Task to complete ::
Set down, word for word, the stretch of the post on type theory versus set theory from "1. Type Theory" through "taken into account.".

John Harrison has recently (in March 2018) proposed a return to set theory
in a presentation with the title "Let’s make set theory great again!"
available at
http://aitp-conference.org/2018/slides/JH.pdf
(mentioning the inflexibility of the type systems of HOL and Isabelle/HOL)
which I would like to comment, and use this occasion to reply to Jan Burse
concerning Q0/R0 vs. ZFC as a foundation of mathematics.
1. Type Theory vs. Set Theory (Reply to Jan Burse)
Both Russell's type theory and Zermelo's set theory were published in 1908
to solve the problem with Russell's antinomy causing inconsistency.
In order to decide which approach is appropriate, the philosophical reason
for this antinomy and the formal system's adequateness for representing
mathematics should be taken into account.
Philosophically, Russell correctly stated that self-reference is responsible
(but didn't recognize that negation is the second component for an antinomy:
the set of all sets that do NOT contain THEMSELVES).
Mathematically, Russell draw the correct conclusion and drafted a formal system
(type theory) in which the language doesn't allow one to express such
constructions.
In other words, the syntactic means of the language are the key to the solution.
This means that all of mathematics can be expressed, and only those
constructions involving self-reference and negation are excluded.
Set theory (e.g., ZFC, the variant of Zermelo set theory in use today)
takes a very different approach by giving the class status by default,
and giving the set status only to those constructions often used.
Compared with the type theoretic approach this means that the set theoretic
solution is to simply forbid all reasoning first, and then to allow only certain
constructions (a positive list).
The result (ZFC) is a not systematic solution of the problem (Russell's
antinomy),
but a preliminary solution based on the explored fields of mathematics at that
time.
For example, ZFC is not sufficient to handle large cardinals (which require an
additional axiom), and it should be easy to construe other examples not covered
by ZFC by introducing other axioms.
This means that the (from a logical point of view) arbitrary set of axioms in
ZFC
(containing both logical and non-logical axioms) can cover only parts of
mathematics,
but not (all of) mathematics in general, and, furthermore, this limitation
cannot
be circumvented by adding further axioms (resulting in another arbitrary set of
axioms).
A systematic solution can consist only in shaping the syntactic means of the
formal language (finding the grammar of mathematics) such that they correctly
preserve dependencies and, hence, prohibit constructions involving both
self-reference and negation.
Jean van Heijenoort has described both approaches (type theory and set theory)
properly: "The two responses are extremely different; the former is a far
reaching
theory of great significance for logic and even ontology, while the latter is an
immediate answer to the pressing needs of the working mathematician.”
[Heijenoort, 1967c, p. 199] - http://www.owlofminerva.net/files/fom.pdf
Note that Q0 and R0 have the five logical axioms only
https://plato.stanford.edu/entries/type-theory-church/#ForBasEqu
http://doi.org/10.4444/100.3 (pp. 353 ff.),
and non-logical axioms such as the three axioms of group theory are not
introduced as axioms, but are expressed in the form of a definition:
http://doi.org/10.4444/100.3 (p. 362).

Collected material ::

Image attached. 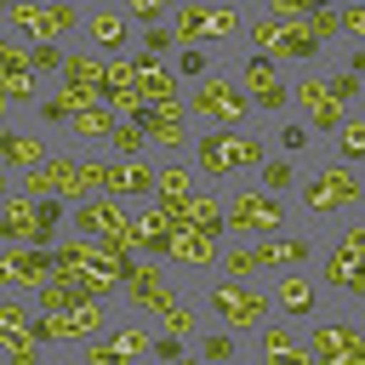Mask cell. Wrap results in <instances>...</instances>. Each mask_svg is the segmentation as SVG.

Final answer ::
1. Type Theory vs. Set Theory (Reply to Jan Burse)
Both Russell's type theory and Zermelo's set theory were published in 1908
to solve the problem with Russell's antinomy causing inconsistency.
In order to decide which approach is appropriate, the philosophical reason
for this antinomy and the formal system's adequateness for representing
mathematics should be taken into account.